### 练习目的
从这篇Python爬虫教程的最后一行之后接着往下写。

当前位置：物联沃-IOTWORD物联网 > 技术教程 > Python网络爬虫实践教程：Scrapy和Requests爬虫技巧【头歌】

代码收藏家技术教程 2024-05-27

Python网络爬虫实践教程：Scrapy和Requests爬虫技巧【头歌】

【头歌】——数据分析与实践-python-网络爬虫-Scrapy爬虫基础-网页数据解析-requests 爬虫-JSON基础

Pandas 初体验

第1关爬取网页的表格信息

第2关爬取表格中指定单元格的信息

第3关将单元格的信息保存到列表并排序

第4关爬取div标签的信息

第5关爬取单页多个div标签的信息

第6关爬取多个网页的多个div标签的信息

Scrapy爬虫基础

第1关 Scarpy安装与项目创建

第2关 Scrapy核心原理

网页数据解析

第1关 XPath解析网页

第2关 BeautifulSoup解析网页

requests 爬虫

第1关 requests 基础

第2关 requests 进阶

JSON基础

第1关 JSON篇：JSON基础知识

第2关 JSON篇：使用json库

Pandas 初体验

第1关爬取网页的表格信息

import requests
from bs4 import BeautifulSoup
#代码开始
respose = requests.get("https://tjj.hunan.gov.cn/hntj/tjfx/tjgb/pcgbv/202105/t20210519_19079329.html")
respose.encoding = 'utf-8'
content = respose.text.encode()

已存数据:

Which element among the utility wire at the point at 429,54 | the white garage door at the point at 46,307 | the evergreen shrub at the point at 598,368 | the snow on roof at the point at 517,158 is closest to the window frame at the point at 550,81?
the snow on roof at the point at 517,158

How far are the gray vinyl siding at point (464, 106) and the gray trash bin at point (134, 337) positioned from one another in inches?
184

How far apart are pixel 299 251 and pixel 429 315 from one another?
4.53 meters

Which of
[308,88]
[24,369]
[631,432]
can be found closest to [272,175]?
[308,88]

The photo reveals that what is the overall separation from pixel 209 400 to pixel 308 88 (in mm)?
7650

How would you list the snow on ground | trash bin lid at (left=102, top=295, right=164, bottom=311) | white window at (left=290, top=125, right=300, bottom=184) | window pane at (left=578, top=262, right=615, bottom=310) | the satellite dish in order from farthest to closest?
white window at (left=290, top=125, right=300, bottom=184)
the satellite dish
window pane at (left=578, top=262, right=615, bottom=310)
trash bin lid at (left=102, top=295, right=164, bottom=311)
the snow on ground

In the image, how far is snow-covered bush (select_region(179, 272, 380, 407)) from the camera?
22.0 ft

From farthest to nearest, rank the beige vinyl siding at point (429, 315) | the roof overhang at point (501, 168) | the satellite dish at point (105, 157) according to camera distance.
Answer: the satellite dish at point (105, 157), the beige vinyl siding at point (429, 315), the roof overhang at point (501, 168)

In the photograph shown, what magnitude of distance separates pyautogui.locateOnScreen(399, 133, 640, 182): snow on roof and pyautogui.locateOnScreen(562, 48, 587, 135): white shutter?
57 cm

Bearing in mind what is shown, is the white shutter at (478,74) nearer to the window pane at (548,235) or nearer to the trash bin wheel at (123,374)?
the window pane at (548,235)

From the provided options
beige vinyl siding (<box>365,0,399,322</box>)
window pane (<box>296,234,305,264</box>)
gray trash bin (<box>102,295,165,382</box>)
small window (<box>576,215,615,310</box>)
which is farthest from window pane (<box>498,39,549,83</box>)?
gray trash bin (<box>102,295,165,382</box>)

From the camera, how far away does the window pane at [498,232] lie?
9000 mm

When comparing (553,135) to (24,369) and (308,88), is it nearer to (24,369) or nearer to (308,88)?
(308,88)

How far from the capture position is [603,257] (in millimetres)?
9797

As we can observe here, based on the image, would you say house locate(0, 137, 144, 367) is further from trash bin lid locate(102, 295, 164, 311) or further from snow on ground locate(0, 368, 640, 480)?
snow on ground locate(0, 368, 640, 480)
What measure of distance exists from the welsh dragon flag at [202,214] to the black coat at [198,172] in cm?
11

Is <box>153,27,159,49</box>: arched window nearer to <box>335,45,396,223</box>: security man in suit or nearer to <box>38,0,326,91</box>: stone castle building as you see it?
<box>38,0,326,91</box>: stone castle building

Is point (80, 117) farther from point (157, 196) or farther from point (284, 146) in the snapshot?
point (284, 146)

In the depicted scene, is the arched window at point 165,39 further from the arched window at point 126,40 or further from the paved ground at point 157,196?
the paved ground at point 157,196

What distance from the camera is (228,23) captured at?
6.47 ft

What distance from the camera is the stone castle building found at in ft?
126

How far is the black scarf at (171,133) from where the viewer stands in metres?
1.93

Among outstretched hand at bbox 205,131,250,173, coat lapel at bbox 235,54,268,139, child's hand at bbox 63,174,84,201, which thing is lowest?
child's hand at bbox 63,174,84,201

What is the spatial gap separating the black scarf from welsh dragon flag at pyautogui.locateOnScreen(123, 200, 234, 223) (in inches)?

### 参考答案
soup = BeautifulSoup(content, "html.parser")
bg = soup.find('table')
#代码结束
print(bg)

第2关爬取表格中指定单元格的信息

import requests
from bs4 import BeautifulSoup
url = "https://tjj.hunan.gov.cn/hntj/tjfx/tjgb/pcgbv/202105/t20210519_19079329.html"
r=requests.get(url)
r.encoding = 'utf-8' 
soup=BeautifulSoup(r.text,"html.parser")
bg=soup.find('table')
#代码开始
alltr = bg.findAll('tr')
for index, i in enumerate(alltr, 1):  # 使用enumerate获取索引
    if index >= 4:  # 从第四行开始输出
        allspan = i.findAll('span')
        for count, j in enumerate(allspan,1):
                print(j.text,end=" ")
        print()  # 在第二个循环结束后换行
#代码结束

第3关将单元格的信息保存到列表并排序

import requests
from bs4 import BeautifulSoup
url = "https://tjj.hunan.gov.cn/hntj/tjfx/tjgb/pcgbv/202105/t20210519_19079329.html"
r=requests.get(url)
r.encoding = 'utf-8' 
soup=BeautifulSoup(r.text,"html.parser")
bg=soup.find('table')
lb=[]
#代码开始
name_num = {}
use = []
alltr = bg.findAll('tr')
for index, i in enumerate(alltr, 1):  # 使用enumerate获取索引
    if index >= 4:  # 从第四行开始输出
        allspan = i.findAll('span')
        name = allspan[0].text
        num = allspan[1].text
        name_num[name] = int(num)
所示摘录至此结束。